Required work >> Extend the court opinion on the Nisur Square shooting below, writing on from its final sentence.

Extract provided >>
>> BEGIN
The paroxysm of violence that occurred on September 16, 2007 in Nisur Square triggered immediate responses that would have far-reaching consequences. As discussed below, the State Department, the U.S. military and Iraqi forces commenced immediate inquiries into the shooting. Media began investigating the incident, interviewing eyewitnesses and probing sources in the U.S. government. And ultimately, the decision was made to commence a criminal prosecution against the defendants in this case.
2. The Defendants' September 16, 2007 Statements to State Department Investigators
Hours after the shooting, the Department of State's Diplomatic Security Service ("DSS") directed all the members of the Raven 23 convoy to submit to interviews at the State Department offices in Baghdad, which are referred to by U.S. personnel as "the Palace." Hr'g Tr., Oct. 14, 2009 p.m. at 20;*fn4 Hr'g Tr., Oct. 19, 2009 a.m. at 99-100; Defs.' Post-Hr'g Mem. ("Defs.' Mem.") at 5; Govt's Mem. at 3. DSS Special Agent Theodore Carpenter oversaw these interviews, see Govt's Mem. at 5, which were conducted by DSS Special Agents Michael Scollan, Lisa Lopez, Mario Reta and David Motley, see Defs.' Mem. at 6-7.
The September 16, 2007 interviews delved into the particulars of the Nisur Square shooting. The defendants and the other members of the Raven 23 convoy provided the interviewing DSS agents with detailed accounts of the actions they purportedly took at Nisur Square. From these accounts, the DSS agents subsequently prepared two "Memorandum Reports of Interviews" that memorialized these oral statements. See generally Defs.' Reta Ex. 3*fn5 (Mem. Report of Interview, Sept. 16, 2007); Defs.' Lopez Ex. 3 (Mem. Report of Interview, Sept. 16, 2007).
>> END
Entries provided >>
>> BEGIN
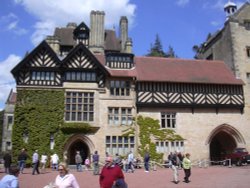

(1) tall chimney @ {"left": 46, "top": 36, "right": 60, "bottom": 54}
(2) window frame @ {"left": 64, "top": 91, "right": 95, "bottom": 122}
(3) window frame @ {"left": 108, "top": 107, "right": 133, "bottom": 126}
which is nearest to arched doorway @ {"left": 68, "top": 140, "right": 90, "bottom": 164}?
Answer: (2) window frame @ {"left": 64, "top": 91, "right": 95, "bottom": 122}

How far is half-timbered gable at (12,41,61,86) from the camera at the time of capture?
84.2 feet

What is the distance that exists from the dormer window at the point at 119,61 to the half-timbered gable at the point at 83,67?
1.88m

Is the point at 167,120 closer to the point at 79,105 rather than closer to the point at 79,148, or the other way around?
the point at 79,105

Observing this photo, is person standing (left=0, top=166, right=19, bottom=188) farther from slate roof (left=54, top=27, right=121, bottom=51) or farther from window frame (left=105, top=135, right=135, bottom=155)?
slate roof (left=54, top=27, right=121, bottom=51)

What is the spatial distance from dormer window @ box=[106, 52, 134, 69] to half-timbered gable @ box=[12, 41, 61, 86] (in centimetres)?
489

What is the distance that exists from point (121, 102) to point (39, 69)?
302 inches

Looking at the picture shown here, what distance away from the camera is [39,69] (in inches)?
1017

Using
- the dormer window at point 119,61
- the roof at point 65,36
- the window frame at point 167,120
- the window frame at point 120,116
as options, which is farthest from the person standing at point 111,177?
the roof at point 65,36

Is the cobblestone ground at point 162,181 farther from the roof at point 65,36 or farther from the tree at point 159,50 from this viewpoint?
the tree at point 159,50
>> END
Reply >>
During the September 16, 2007 interviews, four of the five defendants acknowledged that they had fired their weapons at Nisur Square. Defendant Slough, the turret gunner in the third vehicle in the convoy, reportedly stated to DSS agents that
[a] white vehicle approached the team at a high rate of speed and would not stop despite his hand signals and throwing a water bottle. Other civilians tried to wave the vehicle down, but it still would not stop. [Slough] engaged and hit the driver. An Iraqi Policeman, wearing [a] blue button down shirt and black pants, began to push the vehicle towards [the] team. [Slough] engaged [the] vehicle a second time and [the] Iraqi Policeman ran away. [Slough] then witnessed muzzle flashes from a shack, returned fire, and hit the individual.
Defendant Slatten, also stationed in the third vehicle, reportedly told the DSS agents that the Raven 23 convoy began "receiving small arms fire from the left side of their vehicles by two individuals in the tree line. [Slatten] returned fire with two rounds hitting one of the individuals." Id. Defendant Heard, positioned in the rear vehicle, stated that he "fired on the white vehicle that refused to stop with approximately one full magazine from [his] M-4. He then saw muzzle flashes from an individual several meters behind [the] white vehicle and engaged [that individual] with five to ten rounds from [his] M-4. He continued to receive fire from the individual and responded with one round from his 203."*fn6 Id. Defendant Ball acknowledged to DSS Agents Scollan and Reta that he fired two rounds into the driver's door of the white vehicle engaged by Slough and Heard. Defs.' Reta Ex. 3 at 2.
Defendant Liberty did not acknowledge firing his weapon during his September 16, 2007 interview. See id. at 3-4. He did, however, disclose that the convoy "started receiving small arms fire from the six o'clock position," that he "saw two to three Iraqi Police officers with AK-47s shooting at Raven 23 members," and that he "saw one Iraqi Police combatant neutralized at the guard shack, approximately 25 meters away, and a second neutralized in the south-east corner of the traffic circle." Id. He specified that "most of the hostile activity toward Raven-23 . . . came from his 7 to 9 o'clock position." Id.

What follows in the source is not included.